I was hoping for a massive drop of indiscriminate selling ... looking less & less likely :

I don't even know why they're after Yahoo? Surely this new search-engine fad is going to wear off. At least Microsoft actually sell tangible products.


----------



## roland (1 February 2008)

Funny how channel 9 inflated the bid to $50 billion, probably doesn't really sound like much of a difference - but hey, I'll take the difference anyday.

Obviously a missing link for Microsoft, if they gain Yahoo then MicroSoft will certainly be closing the gap on total "out of the box" desktop ownership.

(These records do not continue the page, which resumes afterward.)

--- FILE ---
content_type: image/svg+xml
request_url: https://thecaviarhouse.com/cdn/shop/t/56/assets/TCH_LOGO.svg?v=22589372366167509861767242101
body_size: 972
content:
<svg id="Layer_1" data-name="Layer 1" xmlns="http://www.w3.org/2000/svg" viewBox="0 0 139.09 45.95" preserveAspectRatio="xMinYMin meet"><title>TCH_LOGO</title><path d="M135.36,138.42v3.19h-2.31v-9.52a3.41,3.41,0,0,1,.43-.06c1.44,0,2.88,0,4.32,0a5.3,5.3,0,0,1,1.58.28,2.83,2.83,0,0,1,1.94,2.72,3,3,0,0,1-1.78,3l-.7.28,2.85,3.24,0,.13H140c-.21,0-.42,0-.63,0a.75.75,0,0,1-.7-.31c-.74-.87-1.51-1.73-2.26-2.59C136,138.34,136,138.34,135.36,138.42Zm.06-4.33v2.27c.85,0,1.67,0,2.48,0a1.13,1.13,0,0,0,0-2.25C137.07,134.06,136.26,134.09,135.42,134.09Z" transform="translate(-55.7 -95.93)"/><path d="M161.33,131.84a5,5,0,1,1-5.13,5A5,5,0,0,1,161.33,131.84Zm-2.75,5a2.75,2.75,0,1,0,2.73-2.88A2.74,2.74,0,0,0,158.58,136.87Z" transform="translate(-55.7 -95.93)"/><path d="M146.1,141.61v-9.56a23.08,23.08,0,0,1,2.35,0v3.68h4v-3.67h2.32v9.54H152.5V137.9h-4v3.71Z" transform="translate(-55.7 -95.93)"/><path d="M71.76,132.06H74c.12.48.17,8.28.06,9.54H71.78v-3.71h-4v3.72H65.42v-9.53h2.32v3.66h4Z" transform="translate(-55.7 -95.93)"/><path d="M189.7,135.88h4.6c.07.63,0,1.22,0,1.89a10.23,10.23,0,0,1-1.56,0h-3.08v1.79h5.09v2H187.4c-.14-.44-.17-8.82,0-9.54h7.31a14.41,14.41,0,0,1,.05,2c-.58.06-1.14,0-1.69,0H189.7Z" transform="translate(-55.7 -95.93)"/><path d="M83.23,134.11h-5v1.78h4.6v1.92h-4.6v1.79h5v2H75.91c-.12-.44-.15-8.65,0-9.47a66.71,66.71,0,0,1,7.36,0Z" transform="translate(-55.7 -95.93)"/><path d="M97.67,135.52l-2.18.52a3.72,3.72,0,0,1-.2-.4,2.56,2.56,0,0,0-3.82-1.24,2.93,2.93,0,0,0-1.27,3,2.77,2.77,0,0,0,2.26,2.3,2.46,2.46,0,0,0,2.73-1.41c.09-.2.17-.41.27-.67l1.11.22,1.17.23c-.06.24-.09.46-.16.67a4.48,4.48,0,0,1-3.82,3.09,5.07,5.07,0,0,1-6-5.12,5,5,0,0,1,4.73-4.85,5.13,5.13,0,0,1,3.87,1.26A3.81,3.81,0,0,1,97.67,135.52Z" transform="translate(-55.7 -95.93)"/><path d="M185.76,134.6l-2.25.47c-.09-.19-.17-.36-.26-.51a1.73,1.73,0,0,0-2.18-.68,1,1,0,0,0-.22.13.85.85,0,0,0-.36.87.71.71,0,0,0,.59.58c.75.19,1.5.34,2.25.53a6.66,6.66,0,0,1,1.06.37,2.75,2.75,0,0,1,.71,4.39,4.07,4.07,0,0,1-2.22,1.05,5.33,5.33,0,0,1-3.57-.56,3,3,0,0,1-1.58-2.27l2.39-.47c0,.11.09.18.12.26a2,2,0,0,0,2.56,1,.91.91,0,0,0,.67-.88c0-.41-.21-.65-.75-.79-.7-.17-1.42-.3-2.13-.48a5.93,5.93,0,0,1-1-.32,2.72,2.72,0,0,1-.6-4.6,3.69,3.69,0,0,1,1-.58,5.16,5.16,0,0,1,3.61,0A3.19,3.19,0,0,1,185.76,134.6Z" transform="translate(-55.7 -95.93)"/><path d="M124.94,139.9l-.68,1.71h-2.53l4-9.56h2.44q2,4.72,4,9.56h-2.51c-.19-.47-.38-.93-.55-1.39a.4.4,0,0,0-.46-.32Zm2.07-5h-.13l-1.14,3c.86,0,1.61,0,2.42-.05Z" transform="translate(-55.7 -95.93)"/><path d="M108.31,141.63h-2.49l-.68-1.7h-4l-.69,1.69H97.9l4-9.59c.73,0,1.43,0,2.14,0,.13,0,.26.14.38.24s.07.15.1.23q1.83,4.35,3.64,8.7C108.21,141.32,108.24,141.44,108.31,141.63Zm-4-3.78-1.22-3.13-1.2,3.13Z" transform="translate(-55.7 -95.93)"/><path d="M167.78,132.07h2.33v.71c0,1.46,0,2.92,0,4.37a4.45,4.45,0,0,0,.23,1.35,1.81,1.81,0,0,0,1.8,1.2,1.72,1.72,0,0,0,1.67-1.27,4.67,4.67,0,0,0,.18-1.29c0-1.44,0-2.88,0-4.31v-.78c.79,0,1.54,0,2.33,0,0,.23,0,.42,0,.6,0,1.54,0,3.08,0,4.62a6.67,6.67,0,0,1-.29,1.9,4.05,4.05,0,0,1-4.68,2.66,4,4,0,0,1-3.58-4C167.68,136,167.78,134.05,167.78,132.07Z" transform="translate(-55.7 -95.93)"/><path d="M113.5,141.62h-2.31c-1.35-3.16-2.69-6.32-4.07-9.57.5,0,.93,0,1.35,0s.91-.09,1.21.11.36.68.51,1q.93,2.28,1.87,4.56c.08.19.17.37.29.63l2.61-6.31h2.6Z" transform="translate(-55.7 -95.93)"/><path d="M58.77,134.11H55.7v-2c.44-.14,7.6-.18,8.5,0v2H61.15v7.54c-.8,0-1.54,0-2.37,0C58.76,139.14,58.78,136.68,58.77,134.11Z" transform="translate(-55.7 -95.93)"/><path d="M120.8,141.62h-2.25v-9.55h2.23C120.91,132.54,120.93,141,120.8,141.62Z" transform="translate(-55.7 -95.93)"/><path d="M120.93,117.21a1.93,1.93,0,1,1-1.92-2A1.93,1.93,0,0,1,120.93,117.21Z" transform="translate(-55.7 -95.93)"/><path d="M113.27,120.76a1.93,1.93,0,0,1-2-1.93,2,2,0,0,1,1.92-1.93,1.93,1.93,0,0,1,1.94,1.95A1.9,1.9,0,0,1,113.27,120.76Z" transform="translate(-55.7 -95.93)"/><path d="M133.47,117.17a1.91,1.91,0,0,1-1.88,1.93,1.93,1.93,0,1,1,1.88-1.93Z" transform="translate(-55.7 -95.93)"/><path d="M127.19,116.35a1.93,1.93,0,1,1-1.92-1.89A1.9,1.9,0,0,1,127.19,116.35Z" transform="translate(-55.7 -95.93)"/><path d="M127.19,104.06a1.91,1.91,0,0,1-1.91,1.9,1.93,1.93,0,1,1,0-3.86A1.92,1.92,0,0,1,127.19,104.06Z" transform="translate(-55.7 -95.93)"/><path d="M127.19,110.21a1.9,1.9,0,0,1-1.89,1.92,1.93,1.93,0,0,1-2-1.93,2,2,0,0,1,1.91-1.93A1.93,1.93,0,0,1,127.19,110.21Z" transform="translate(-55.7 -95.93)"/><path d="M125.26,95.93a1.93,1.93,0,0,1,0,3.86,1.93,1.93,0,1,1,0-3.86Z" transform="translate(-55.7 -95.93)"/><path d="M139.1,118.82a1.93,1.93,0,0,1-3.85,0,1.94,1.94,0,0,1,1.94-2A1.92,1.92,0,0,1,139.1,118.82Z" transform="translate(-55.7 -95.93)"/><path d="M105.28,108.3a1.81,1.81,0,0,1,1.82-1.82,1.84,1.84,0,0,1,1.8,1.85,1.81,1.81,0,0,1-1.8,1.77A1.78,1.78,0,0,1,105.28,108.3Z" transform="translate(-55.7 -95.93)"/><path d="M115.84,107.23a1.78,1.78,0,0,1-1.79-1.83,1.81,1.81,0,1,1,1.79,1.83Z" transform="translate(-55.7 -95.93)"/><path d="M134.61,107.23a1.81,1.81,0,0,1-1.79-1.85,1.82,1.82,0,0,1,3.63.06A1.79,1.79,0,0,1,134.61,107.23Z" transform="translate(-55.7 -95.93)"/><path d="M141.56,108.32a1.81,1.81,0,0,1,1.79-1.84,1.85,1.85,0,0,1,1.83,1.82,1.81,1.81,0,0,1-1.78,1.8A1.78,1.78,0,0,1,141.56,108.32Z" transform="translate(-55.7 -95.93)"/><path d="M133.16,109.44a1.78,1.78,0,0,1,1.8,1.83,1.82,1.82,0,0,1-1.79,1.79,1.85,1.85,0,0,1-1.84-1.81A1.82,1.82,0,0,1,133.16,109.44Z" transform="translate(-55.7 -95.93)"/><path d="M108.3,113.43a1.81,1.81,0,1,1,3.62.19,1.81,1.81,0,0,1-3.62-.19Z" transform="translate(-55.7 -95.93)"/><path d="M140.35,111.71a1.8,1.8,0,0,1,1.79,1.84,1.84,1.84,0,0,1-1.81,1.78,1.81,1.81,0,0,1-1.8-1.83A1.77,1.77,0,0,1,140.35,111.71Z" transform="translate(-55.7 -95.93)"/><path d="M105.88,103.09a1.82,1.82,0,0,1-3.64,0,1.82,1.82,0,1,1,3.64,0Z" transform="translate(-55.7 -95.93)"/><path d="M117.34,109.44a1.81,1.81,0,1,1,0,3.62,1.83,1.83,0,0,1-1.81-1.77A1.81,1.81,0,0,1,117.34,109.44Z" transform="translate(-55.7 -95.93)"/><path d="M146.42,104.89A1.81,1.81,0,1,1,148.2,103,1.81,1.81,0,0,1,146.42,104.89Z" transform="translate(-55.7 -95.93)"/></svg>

I would love to see the day MicroSoft make a takeover bid for Apple - wow, wouldn't that make news!


----------



## mayk (1 February 2008)

Yeah APPLE , MSFT, YHOO and GOOG the biggest, baddest and the ultimate company, which can manipulate people life, like never before. Just like Big corporation in Resident evil? 


On a side note the current plight of Yahoo might force this offer to go further than last time. Yahoo is in deep shift right now, and its investors will look MS as a saviour. A very timely decision from MS indeed.

Dreamlarge


----------



## bloggs_oz (2 February 2008)

roland said:


> Funny how channel 9 inflated the bid to $50 billion, probably doesn't really sound like much of a difference - but hey, I'll take the difference anyday.




44.6 billion US = 49.41 billion AUD.  Still not quite 50, but close enough that they can get away with it


----------



## roland (2 February 2008)

bloggs_oz said:


> 44.6 billion US = 49.41 billion AUD.  Still not quite 50, but close enough that they can get away with it




Damn those exchange rates, just put there to confuse my brain - which, mind you, becomes easier as the years roll by


----------